■ **Task set**
1. Rewrite the paragraph beginning "It means that during the cst to ast transform" from the thread on Python's integer cache below in a shorter form, keeping its main facts.
2. Carry on the thread on Python's integer cache below, picking up right after its last line.

解释器维护的整数缓存是怎么回事? [英] What's with the integer cache maintained by the interpreter?
问题描述
After dive into Python's source code, I find out that it maintains an array of PyInt_Objects ranging from int(-5) to int(256) (@src/Objects/intobject.c)
A little experiment proves it:
>>> a = 1
>>> b = 1
>>> a is b
True
>>> a = 257
>>> b = 257
>>> a is b
False
But if I run those code together in a py file (or join them with semi-colons), the result is different:
>>> a = 257; b = 257; a is b
True
I'm curious why they are still the same object, so I digg deeper into the syntax tree and compiler, I came up with a calling hierarchy listed below:
PyRun_FileExFlags()
mod = PyParser_ASTFromFile()
node *n = PyParser_ParseFileFlagsEx() //source to cst
parsetoke()
ps = PyParser_New()
for (;;)
PyTokenizer_Get()
PyParser_AddToken(ps, ...)
mod = PyAST_FromNode(n, ...) //cst to ast
run_mod(mod, ...)
co = PyAST_Compile(mod, ...) //ast to CFG
PyFuture_FromAST()
PySymtable_Build()
co = compiler_mod()
PyEval_EvalCode(co, ...)
PyEval_EvalCodeEx()
Then I added some debug code in PyInt_FromLong and before/after PyAST_FromNode, and executed a test.py:
a = 257
b = 257
print "id(a) = %d, id(b) = %d" % (id(a), id(b))
the output looks like:
DEBUG: before PyAST_FromNode
name = a
ival = 257, id = 176046536
name = b
ival = 257, id = 176046752
name = a
name = b
DEBUG: after PyAST_FromNode
run_mod
PyAST_Compile ok
id(a) = 176046536, id(b) = 176046536
Eval ok
It means that during the cst to ast transform, two different PyInt_Objects are created (actually it's performed in the ast_for_atom() function), but they are later merged.
I find it hard to comprehend the source in PyAST_Compile and PyEval_EvalCode, so I'm here to ask for help, I'll be appreciative if some one gives a hint?
Python caches integers in the range [-5, 256], so integers in that range are usually but not always identical.
What you see for 257 is the Python compiler optimizing identical literals when compiled in the same code object.
When typing in the Python shell each line is a completely different statement, parsed and compiled separately, thus:
>>> a = 257
>>> b = 257
>>> a is b
False
But if you put the same code into a file:
$ echo 'a = 257
> b = 257
> print a is b' > testing.py
$ python testing.py
True
This happens whenever the compiler has a chance to analyze the literals together, for example when defining a function in the interactive interpreter:
>>> def test():
... a = 257
... b = 257
... print a is b
...
>>> dis.dis(test)
2 0 LOAD_CONST 1 (257)
3 STORE_FAST 0 (a)
3 6 LOAD_CONST 1 (257)
9 STORE_FAST 1 (b)
4 12 LOAD_FAST 0 (a)
15 LOAD_FAST 1 (b)
18 COMPARE_OP 8 (is)
21 PRINT_ITEM
22 PRINT_NEWLINE
23 LOAD_CONST 0 (None)
26 RETURN_VALUE
>>> test()
True
>>> test.func_code.co_consts
(None, 257)

■ **Supplied information**
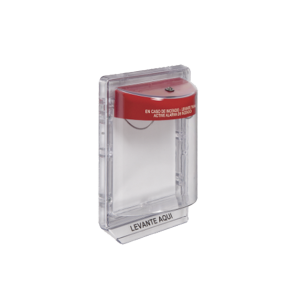 Protector de Policarbonato S√∫per Resistente para Palanca de Incendio Texto en Español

■ **Answers to each task**
1. Two separate PyInt_Objects are created during the CST-to-AST transformation, in the ast_for_atom() function, and they are merged afterward.

2.
Note how the compiled code contains a single constant for the 257.
In conclusion, the Python bytecode compiler is not able to perform massive optimizations (like statically typed languages), but it does more than you think. One of these things is to analyze usage of literals and avoid duplicating them.
Note that this does not have to do with the cache, because it works also for floats, which do not have a cache:
>>> a = 5.0
>>> b = 5.0
>>> a is b
False
>>> a = 5.0; b = 5.0
>>> a is b
True
For more complex literals, like tuples, it "doesn't work":
>>> a = (1,2)
>>> b = (1,2)
>>> a is b
False
>>> a = (1,2); b = (1,2)
>>> a is b
False
But the literals inside the tuple are shared:
>>> a = (257, 258)
>>> b = (257, 258)
>>> a[0] is b[0]
False
>>> a[1] is b[1]
False
>>> a = (257, 258); b = (257, 258)
>>> a[0] is b[0]
True
>>> a[1] is b[1]
True
(Note that constant folding and the peephole optimizer can change behaviour even between bugfix versions, so which examples return True or False is basically arbitrary and will change in the future).
Regarding why you see that two PyInt_Object are created, I'd guess that this is done to avoid literal comparison. for example, the number 257 can be expressed by multiple literals:
>>> 257
257
>>> 0x101
257
>>> 0b100000001
257
>>> 0o401
257
The parser has two choices:
- Convert the literals to some common base before creating the integer, and see if the literals are equivalent. then create a single integer object.
- Create the integer objects and see if they are equal. If yes, keep only a single value and assign it to all the literals, otherwise, you already have the integers to assign.
Probably the Python parser uses the second approach, which avoids rewriting the conversion code and also it's easier to extend (for example it works with floats as well).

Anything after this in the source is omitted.